According to an article in the Los Angeles Times, President-Elect Trump has previously come out in support of skilled immigration. However, he has stated his opposition to H-1B specialty nonimmigrant visas, which is a primary way for skilled immigrants to enter the country.
In addition, Trump’s seven point plan for free trade is a major concern for those businesses that operate overseas. Dan Ridsdale, head of technology at Edison Investment Research, says that, “Companies such as Apple, for whom China is an important export market, may well suffer from the backlash…”
As technology becomes more and more integrated into healthcare, policies on immigration and trade could have a significant impact on the industry as a whole. Some health technology and IT companies rely heavily on foreign skilled labor, while some even operate outside the U.S.
7. Investor Uncertainty
As Trump inched closer and to closer to victory on election night, the stock market plummeted due to the unpredictability of what a Trump presidency could mean.
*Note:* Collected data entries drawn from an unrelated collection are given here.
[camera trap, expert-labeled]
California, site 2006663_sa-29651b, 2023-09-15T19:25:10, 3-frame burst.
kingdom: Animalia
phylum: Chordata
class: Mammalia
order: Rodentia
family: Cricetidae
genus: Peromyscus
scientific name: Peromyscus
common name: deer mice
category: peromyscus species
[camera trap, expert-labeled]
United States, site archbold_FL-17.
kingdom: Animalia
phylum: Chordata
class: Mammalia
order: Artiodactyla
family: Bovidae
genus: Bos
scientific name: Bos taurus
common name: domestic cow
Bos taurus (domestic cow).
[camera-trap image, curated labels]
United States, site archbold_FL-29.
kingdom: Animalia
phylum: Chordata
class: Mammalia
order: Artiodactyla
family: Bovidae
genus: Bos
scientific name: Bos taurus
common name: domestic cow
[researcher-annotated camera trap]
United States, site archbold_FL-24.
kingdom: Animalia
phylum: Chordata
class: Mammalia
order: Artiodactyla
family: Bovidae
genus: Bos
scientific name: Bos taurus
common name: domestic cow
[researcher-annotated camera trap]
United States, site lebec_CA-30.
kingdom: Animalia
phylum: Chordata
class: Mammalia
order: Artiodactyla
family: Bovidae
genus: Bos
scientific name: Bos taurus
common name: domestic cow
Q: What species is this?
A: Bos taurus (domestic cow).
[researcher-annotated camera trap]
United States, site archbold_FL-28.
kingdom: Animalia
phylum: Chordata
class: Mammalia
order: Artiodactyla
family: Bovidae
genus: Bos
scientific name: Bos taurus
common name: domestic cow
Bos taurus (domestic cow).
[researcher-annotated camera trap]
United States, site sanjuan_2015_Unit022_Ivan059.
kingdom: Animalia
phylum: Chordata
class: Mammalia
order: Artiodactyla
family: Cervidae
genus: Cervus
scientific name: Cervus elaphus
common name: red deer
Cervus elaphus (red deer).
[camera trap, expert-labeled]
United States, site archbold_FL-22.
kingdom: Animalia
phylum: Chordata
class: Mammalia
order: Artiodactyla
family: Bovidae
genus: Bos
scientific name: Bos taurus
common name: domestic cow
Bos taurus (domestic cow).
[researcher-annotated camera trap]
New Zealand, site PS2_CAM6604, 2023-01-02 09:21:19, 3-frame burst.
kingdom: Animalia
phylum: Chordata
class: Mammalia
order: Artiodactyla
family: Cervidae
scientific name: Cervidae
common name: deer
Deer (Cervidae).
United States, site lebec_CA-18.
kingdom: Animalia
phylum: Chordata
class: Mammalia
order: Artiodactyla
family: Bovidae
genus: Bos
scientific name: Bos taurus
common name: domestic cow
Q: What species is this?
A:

The unexpected victory has created a shroud of uncertainty for investors.
As a rule, investors tend to avoid uncertainty and stay risk averse during these times. This could mean a huge drain on investment into the healthcare industry, whether it be in technology, research, education, or others.
While this is a concern, It is still important to remember that President-Elect Trump has not released any of his policies related to technology or research and therefore, it may be premature to make judgments about investors and potential investments this early on.
The important thing to remember with all of this is that so far it’s just educated speculation. We don’t know what the Trump presidency actually means for the healthcare industry. Until Trump appoints his cabinet, takes office on January 20th of 2017, and starts to initiate his policies, will we get an idea of where the future of healthcare is headed.